L’union du radiolaire et de la zooxanthelle qui, avec le temps, avait mûri dans le bonheur d’être deux, avait fini par disparaître, mais avait tout de même réussi à s’inscrire sur le chemin d’éternité puisque le radiolaire avait réalisé une dernière division au prix du peu d’énergie dont il disposait encore. Le phénomène mystérieux, merveilleux, s’était accompli une fois de plus au cœur de l’immensité liquide, vert et gris foncé : l’avènement d’une vie sous la forme de l’éclosion d’un nouvel animal de taille très modeste, un dixième de millimètre tout au plus. Un individu unicellulaire dont les ancêtres peuplaient déjà les océans près de cinq cents millions d’années auparavant. Leur union n’avait pas eu lieu en vain : à l’instant même de leur mort, ils avaient donné naissance à un rejeton.

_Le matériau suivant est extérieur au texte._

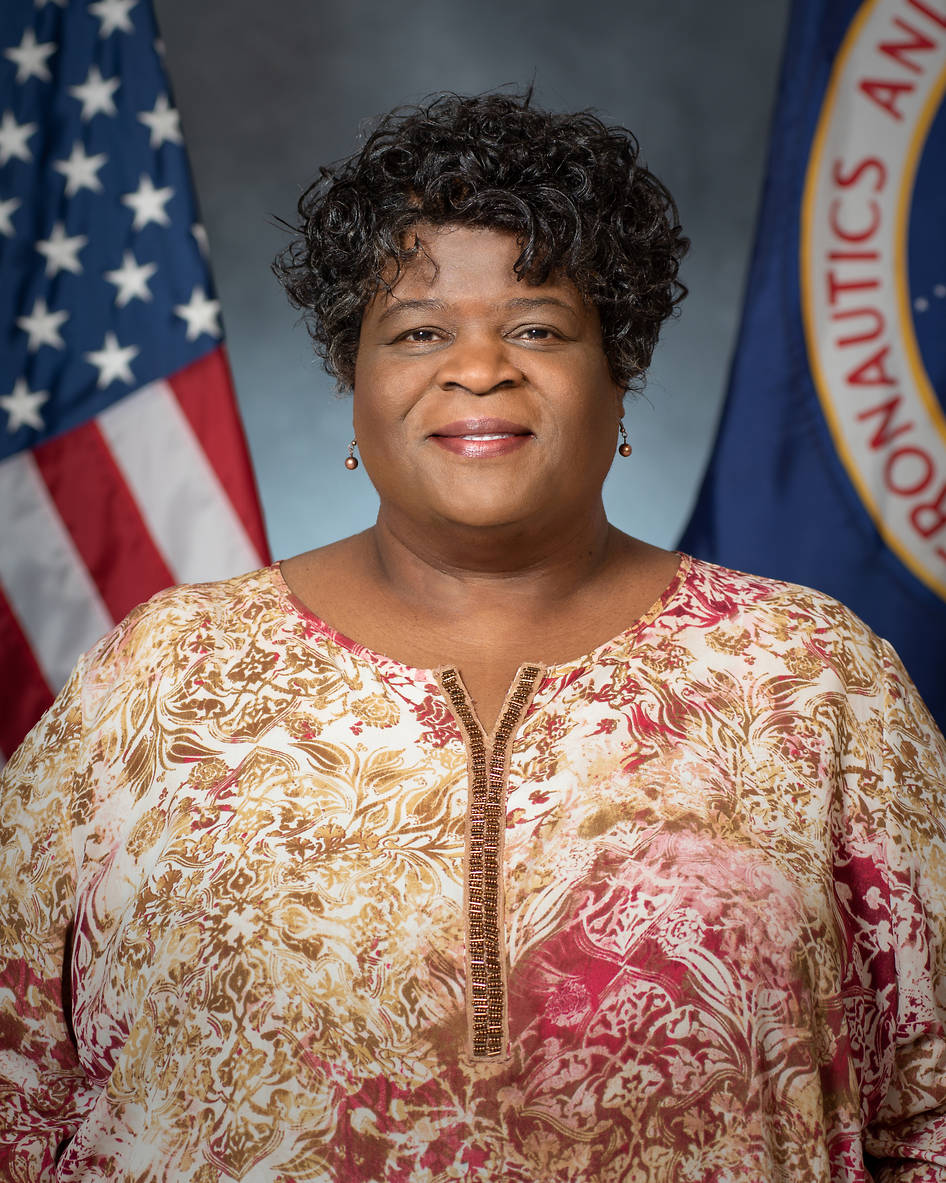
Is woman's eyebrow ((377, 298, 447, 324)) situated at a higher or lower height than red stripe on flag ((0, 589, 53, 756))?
higher

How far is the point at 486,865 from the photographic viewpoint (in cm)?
156

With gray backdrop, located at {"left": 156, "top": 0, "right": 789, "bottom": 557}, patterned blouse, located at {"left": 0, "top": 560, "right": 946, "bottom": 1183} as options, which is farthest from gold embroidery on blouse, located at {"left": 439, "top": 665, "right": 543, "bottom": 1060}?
gray backdrop, located at {"left": 156, "top": 0, "right": 789, "bottom": 557}

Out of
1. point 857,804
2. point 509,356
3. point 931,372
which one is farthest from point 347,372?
point 931,372

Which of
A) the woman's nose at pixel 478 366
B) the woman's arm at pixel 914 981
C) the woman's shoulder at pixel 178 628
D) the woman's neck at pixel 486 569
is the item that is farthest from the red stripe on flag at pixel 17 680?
the woman's arm at pixel 914 981

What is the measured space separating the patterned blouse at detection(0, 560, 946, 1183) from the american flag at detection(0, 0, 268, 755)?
1226 mm

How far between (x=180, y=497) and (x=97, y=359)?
1.09ft

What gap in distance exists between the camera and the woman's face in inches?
64.6

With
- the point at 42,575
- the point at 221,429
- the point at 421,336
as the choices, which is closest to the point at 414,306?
the point at 421,336

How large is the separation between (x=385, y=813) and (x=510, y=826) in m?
0.14

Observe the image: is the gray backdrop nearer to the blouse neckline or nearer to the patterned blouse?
the blouse neckline

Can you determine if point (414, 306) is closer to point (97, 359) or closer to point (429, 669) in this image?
point (429, 669)

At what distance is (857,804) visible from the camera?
66.3 inches

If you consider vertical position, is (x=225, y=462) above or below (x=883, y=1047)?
above

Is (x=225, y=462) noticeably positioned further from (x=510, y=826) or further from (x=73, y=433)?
(x=510, y=826)
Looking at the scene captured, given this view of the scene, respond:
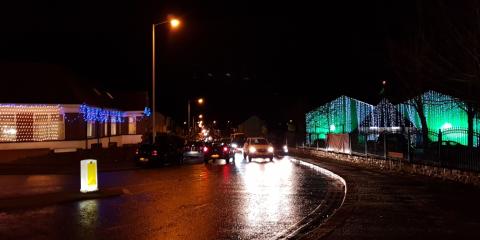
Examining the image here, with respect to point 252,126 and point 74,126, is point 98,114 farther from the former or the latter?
point 252,126

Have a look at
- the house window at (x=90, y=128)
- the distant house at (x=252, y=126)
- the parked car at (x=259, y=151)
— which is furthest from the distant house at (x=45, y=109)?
the distant house at (x=252, y=126)

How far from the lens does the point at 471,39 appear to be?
16.5 meters

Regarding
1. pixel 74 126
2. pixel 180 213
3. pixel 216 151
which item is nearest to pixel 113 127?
pixel 74 126

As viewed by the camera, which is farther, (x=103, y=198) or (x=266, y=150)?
(x=266, y=150)

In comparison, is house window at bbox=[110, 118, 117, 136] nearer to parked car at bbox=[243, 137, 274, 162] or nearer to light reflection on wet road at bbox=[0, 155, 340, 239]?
parked car at bbox=[243, 137, 274, 162]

Héliosphéra naquit ainsi un matin incandescent dans les eaux calmes du Pacifique, dotée d’un corps gélatineux soutenu par un squelette siliceux composé d’une série de segments plantés en cercle autour d’un sensible cœur de verre. Très vite, sa membrane extérieure se fixa en produisant une sphère parfaite, puis l’élégante Héliosphéra se recouvrit d’un voile très fin de dentelles translucides. Elle commença à se mouvoir gracieusement à la manière d’une planète dotée de piques. En plus de l’impératif de perpétuer sa lignée en se reproduisant elle aussi, ses géniteurs lui avaient transmis la propension à s’unir un jour à un autre individu planctonique, dans un élan en quête d’harmonie.
Mais l’existence était éphémère pour les peuples du plancton : quelques jours à peine pour naître, croître, aimer et mourir. En attendant, Héliosphéra flottait nonchalamment dans l’obscurité de son univers. La vie qui palpitait en elle rayonnait d’un éclat immaculé, non loin de l’entrée de la baie de Concepción et du port de Talcahuano.